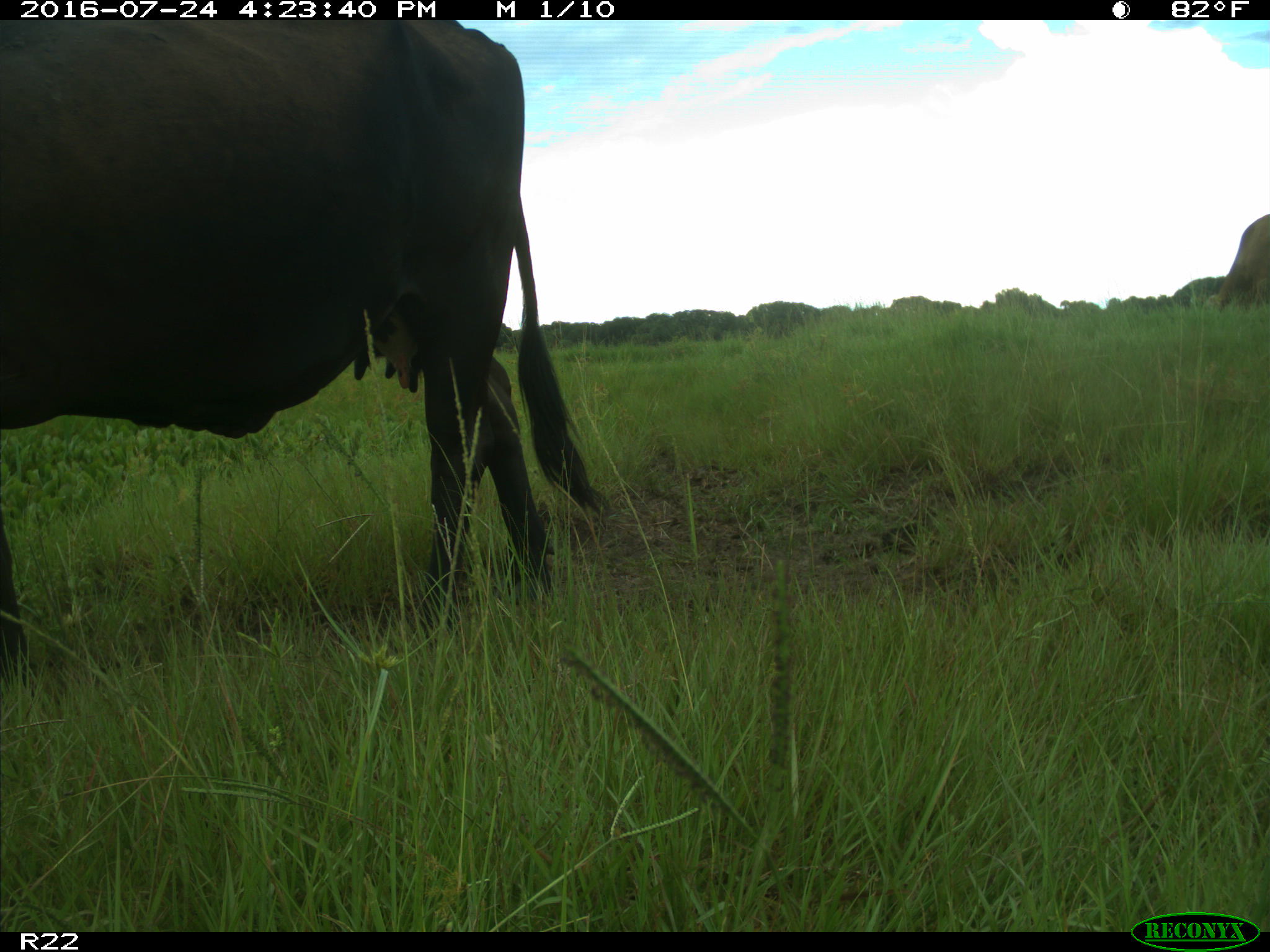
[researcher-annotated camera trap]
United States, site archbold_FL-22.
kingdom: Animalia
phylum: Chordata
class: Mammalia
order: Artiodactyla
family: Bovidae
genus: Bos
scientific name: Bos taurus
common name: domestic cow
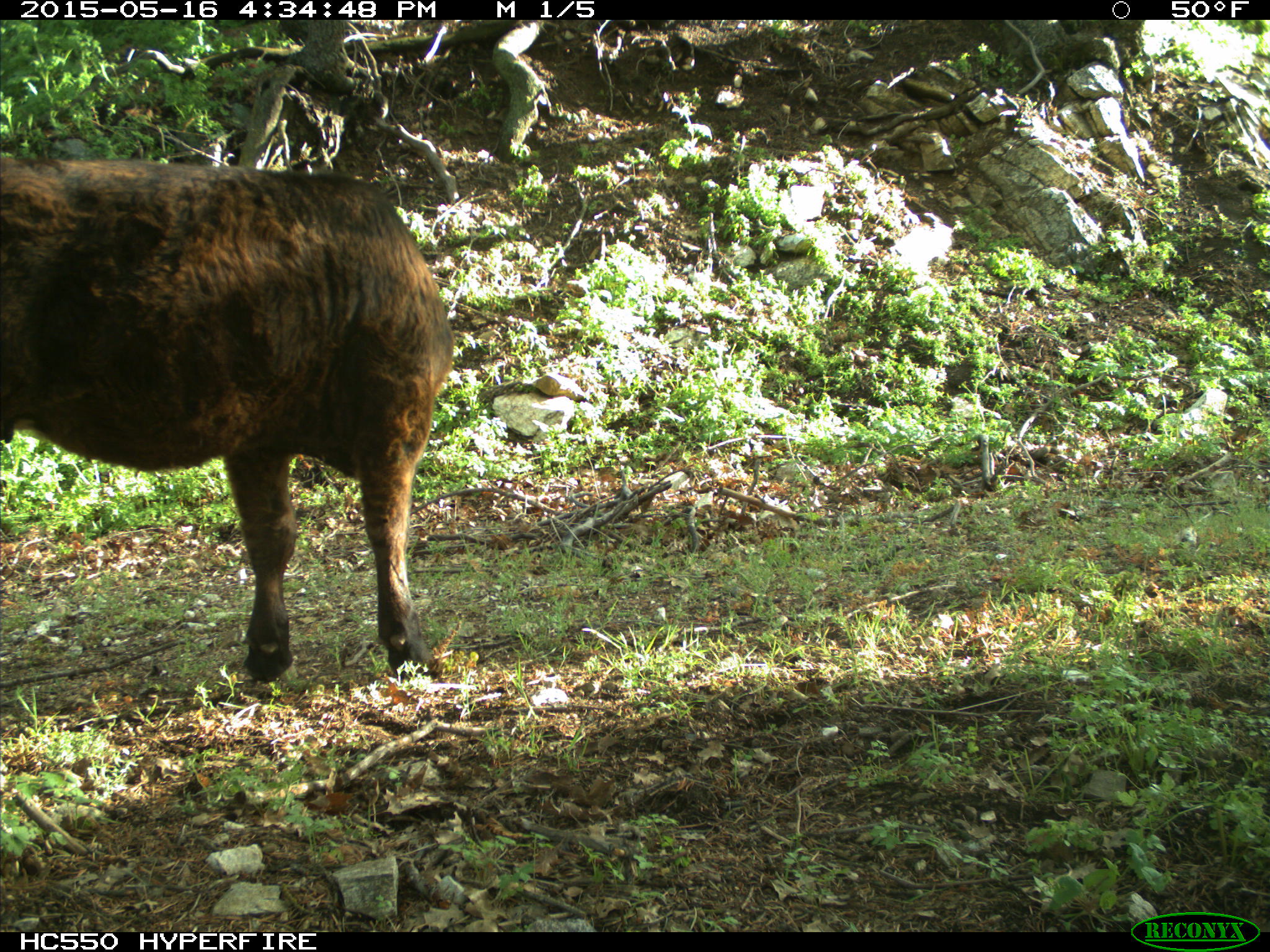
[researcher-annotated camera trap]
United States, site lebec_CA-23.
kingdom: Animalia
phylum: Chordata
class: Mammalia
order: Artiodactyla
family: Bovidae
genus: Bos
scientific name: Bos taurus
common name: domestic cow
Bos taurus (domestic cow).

——

The lines to be quoted run from the line containing "United States, site archbold_FL-22." through the end of the entries above, both included; quote them exactly and leave out any pictures.

→ **Output**
United States, site archbold_FL-22.
kingdom: Animalia
phylum: Chordata
class: Mammalia
order: Artiodactyla
family: Bovidae
genus: Bos
scientific name: Bos taurus
common name: domestic cow
[researcher-annotated camera trap]
United States, site lebec_CA-23.
kingdom: Animalia
phylum: Chordata
class: Mammalia
order: Artiodactyla
family: Bovidae
genus: Bos
scientific name: Bos taurus
common name: domestic cow
Bos taurus (domestic cow).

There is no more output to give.